Work task ::
Write out the full listing exactly as given, minus the images.

----- Given records -----

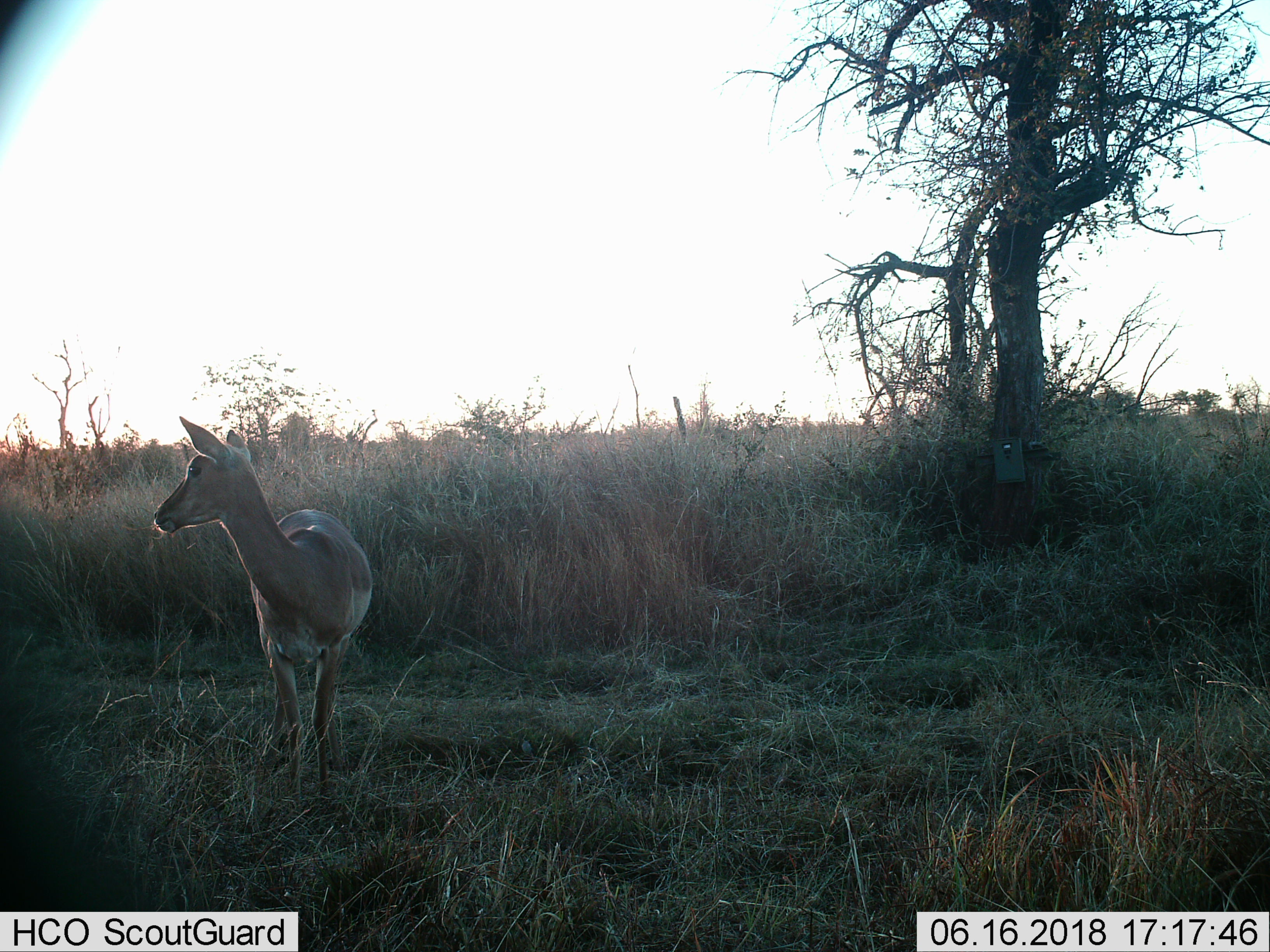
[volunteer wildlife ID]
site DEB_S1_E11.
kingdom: Animalia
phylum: Chordata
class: Mammalia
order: Artiodactyla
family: Bovidae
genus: Aepyceros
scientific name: Aepyceros melampus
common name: impala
Impala (Aepyceros melampus), count 1. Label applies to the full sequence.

-----

Written solution ::
[volunteer wildlife ID]
site DEB_S1_E11.
kingdom: Animalia
phylum: Chordata
class: Mammalia
order: Artiodactyla
family: Bovidae
genus: Aepyceros
scientific name: Aepyceros melampus
common name: impala
Impala (Aepyceros melampus), count 1. Label applies to the full sequence.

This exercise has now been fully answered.